Taking interest in the relation between his scientific and theological pursuits, he published Science and the Christian Experiment in 1971, a book for which he was awarded the prestigious Lecomte du Noüy Prize. In the same year he was ordained as a priest in the Church of England and served on its Doctrine Commission. In 1973 Peacocke became Dean of Clare College, Cambridge, a position he held for eleven years and which allowed him to teach both biochemistry and theology.
Peacocke gave the Bampton Lectures in 1978 in Oxford published as Creation and the World of Science. Seven years later he became founding director of the Ian Ramsey Centre for the Interdisciplinary Study of Religious Beliefs in Relation to the Sciences including Medicine at St.
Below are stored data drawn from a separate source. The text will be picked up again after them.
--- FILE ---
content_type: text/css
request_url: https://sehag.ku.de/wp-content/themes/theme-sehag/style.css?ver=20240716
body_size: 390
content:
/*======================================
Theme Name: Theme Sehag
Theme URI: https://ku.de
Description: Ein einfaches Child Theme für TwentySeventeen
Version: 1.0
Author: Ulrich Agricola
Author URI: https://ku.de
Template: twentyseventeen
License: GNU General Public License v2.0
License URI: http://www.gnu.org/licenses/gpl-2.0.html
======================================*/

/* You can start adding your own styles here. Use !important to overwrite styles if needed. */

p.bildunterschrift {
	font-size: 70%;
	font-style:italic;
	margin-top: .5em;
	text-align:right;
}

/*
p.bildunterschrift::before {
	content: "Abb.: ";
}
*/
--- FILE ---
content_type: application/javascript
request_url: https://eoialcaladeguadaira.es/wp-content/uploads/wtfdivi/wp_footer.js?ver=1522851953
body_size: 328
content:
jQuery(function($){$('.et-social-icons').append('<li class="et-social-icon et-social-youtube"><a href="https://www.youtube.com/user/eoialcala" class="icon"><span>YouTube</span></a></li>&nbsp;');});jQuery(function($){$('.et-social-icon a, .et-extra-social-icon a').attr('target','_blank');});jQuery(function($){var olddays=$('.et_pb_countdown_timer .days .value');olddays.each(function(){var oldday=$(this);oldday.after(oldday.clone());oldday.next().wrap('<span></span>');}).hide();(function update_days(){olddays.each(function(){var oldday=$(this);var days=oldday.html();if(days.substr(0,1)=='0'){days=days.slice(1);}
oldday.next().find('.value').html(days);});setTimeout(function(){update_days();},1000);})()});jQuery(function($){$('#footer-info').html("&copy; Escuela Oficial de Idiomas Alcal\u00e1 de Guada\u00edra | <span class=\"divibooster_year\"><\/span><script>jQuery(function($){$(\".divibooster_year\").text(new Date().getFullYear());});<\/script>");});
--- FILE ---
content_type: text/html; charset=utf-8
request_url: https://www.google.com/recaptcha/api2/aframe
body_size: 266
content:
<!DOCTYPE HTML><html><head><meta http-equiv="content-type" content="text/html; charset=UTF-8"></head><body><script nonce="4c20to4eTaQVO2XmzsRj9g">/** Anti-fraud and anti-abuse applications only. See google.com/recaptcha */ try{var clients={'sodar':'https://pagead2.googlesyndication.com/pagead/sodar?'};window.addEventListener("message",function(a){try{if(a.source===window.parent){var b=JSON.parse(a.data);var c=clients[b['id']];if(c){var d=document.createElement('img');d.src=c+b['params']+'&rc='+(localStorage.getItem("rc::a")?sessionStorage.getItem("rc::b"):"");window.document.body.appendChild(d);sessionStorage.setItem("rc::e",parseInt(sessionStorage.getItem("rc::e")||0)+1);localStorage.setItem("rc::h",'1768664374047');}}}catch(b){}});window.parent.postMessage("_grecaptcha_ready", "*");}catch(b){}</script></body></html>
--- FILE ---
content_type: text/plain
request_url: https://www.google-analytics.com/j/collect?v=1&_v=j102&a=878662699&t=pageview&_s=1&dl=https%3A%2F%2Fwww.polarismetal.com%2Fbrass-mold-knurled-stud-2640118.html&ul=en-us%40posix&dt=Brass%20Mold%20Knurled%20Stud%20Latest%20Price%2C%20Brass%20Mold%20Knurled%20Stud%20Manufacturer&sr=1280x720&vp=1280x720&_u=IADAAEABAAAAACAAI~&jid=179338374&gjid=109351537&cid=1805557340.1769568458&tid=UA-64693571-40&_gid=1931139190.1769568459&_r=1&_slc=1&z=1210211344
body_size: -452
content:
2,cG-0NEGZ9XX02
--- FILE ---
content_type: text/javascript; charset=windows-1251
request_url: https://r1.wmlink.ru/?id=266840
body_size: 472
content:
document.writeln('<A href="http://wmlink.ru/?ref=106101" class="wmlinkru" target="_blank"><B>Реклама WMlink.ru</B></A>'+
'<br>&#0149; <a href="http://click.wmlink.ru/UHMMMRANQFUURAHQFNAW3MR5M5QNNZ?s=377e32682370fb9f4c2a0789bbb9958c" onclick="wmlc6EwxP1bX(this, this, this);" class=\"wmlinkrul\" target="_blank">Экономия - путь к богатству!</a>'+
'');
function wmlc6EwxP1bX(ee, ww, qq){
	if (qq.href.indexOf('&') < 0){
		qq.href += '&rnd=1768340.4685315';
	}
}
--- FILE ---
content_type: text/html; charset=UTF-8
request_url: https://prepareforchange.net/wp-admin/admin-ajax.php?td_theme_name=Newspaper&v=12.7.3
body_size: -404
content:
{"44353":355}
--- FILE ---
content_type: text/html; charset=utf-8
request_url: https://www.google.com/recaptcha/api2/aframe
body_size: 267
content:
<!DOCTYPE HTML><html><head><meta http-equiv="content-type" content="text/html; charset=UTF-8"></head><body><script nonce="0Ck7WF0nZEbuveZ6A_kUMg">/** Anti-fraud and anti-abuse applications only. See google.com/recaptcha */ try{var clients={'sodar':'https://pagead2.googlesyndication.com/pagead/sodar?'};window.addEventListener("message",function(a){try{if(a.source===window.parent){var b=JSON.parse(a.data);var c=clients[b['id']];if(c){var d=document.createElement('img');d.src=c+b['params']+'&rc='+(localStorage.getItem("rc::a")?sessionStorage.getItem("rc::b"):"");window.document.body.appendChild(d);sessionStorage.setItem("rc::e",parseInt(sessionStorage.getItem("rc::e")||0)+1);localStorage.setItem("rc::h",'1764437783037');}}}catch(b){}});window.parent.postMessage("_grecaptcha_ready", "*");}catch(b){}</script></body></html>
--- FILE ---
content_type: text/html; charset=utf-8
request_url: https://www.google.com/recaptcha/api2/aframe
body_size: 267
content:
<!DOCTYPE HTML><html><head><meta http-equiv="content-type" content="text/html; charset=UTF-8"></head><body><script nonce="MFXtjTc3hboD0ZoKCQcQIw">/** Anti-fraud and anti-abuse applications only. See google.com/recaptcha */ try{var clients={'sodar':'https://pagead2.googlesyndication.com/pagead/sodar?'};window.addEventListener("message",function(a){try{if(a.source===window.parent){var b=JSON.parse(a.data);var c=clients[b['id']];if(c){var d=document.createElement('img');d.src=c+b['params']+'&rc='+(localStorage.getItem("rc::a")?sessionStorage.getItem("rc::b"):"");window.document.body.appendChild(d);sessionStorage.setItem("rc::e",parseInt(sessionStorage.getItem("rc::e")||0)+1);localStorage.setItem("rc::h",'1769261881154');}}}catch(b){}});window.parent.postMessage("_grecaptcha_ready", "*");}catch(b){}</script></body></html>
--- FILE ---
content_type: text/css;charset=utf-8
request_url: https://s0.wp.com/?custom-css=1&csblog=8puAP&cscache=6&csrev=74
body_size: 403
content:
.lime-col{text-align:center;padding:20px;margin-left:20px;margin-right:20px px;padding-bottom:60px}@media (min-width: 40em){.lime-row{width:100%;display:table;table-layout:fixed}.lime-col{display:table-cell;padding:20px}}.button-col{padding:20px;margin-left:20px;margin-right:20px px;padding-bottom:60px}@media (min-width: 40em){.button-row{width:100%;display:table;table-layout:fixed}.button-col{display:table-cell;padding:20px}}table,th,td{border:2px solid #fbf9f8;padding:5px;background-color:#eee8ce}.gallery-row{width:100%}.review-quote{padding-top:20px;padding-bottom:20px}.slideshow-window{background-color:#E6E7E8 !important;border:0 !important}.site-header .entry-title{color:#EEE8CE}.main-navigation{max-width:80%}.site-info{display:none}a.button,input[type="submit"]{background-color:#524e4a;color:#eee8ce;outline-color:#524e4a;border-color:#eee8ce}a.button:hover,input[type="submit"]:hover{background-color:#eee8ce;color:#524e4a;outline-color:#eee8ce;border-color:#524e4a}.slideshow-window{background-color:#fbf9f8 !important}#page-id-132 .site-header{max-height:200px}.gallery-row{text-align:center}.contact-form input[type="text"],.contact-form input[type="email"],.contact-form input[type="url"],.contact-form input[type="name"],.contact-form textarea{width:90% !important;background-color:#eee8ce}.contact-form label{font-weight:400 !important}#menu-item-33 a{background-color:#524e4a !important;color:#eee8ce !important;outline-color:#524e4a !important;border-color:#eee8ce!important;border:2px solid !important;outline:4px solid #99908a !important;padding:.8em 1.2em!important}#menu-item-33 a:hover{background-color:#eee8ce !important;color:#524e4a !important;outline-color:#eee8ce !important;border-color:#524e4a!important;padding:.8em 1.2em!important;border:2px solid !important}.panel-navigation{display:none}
Cross College, Oxford, a position he held until 1988. In addition, he founded the Society of Ordained Scientists, the UK Science and Religion Forum and the European Society for the Study of Science and Theology. From 1989 until 1996, Peacocke was honorary chaplain of Christ Church Cathedral, Oxford, and was then made an honorary canon. He was made a member of the Order of the British Empire by Queen Elizabeth II in 1993.
He lectured on science and theology in the United States on various occasions and held visiting professorships at the Chicago Centre for Theology and the Natural Sciences at Berkeley and at Tulano and Georgetown universities as well as in other parts of the world especially in Japan.
His theological and philosophical publications consist of sixty-three articles and nine books and he published widely in biochemistry. Peacocke was the winner of the 2001 Templeton Prize for Progress in Religion considered to be the religious equivalent to the Nobel Prize.
His theological books include Science and the Christian Experiment (1971); Creation and the World of Science (1979); Intimations of Reality: Critical Realism in Science and Religion (1984); Theology for a Scientific Age: Being and Becoming: Natural Human and Divine (1993); God and the New Biology (1994; first published 1986); From DNA to DEAN: Reflections and Explorations of a Priest-Scientist (1996); God and Science: A Quest for Christian Credibility (1996); and Paths from Science Towards God: The End of All Our Exploring (2001).